### Exercises to complete:
1 > Translate this sentence from the pizza dough text into Spanish: "This can take up to 40 minutes in the fork mixer."
2 > Answer these questions from the pizza dough text:
(a) What percentage of salt does the recipe list?
(b) For how many hours is the dough bulk fermented?
(c) At what temperature is the WFO when the pizzas are baked?

### Exercise text:
--------------------------------------------------
Thanks to ebpizza for posting the video. Here's the rundown in English:
  • 100% 00 Flour (Caputo Pizzeria blue bag)
  • 50% Water - more added if needed
  • 3% Salt
  • 0.5% Compressed Yeast - for 12 hour fermentation

Water (temperature unspecified) is placed in mixing bowl of a fork mixer to which the salt and yeast are added. Flour is added gradually until the desired consistency or "punto di pasta" is reached. This can take up to 40 minutes in the fork mixer. The dough will have a satiny appearance and show some elasticity when handled. The dough is bulk fermented (temperature unspecified) for 24 hours in what appears to be a dough trough. The dough is hand portioned into 300-320 g pieces and formed into balls and proofed for 4-5 hrs (temperature unspecified) in plastic dough trays. The dough balls are stretched into skins, dressed and baked in the WFO (500°C) for about 40 seconds.
--------------------------------------------------
### Data below:

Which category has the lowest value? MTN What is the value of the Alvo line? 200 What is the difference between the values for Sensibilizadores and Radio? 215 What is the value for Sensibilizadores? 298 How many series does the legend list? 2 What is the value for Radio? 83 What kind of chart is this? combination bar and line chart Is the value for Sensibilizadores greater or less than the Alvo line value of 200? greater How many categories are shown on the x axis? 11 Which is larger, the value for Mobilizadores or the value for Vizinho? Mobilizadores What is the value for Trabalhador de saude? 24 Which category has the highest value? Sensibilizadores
--------------------------------------------------
### List of solutions:
1 > Esto puede tardar hasta 40 minutos en la amasadora de horquilla.

2 >
(a) 3%
(b) 24 hours
(c) 500°C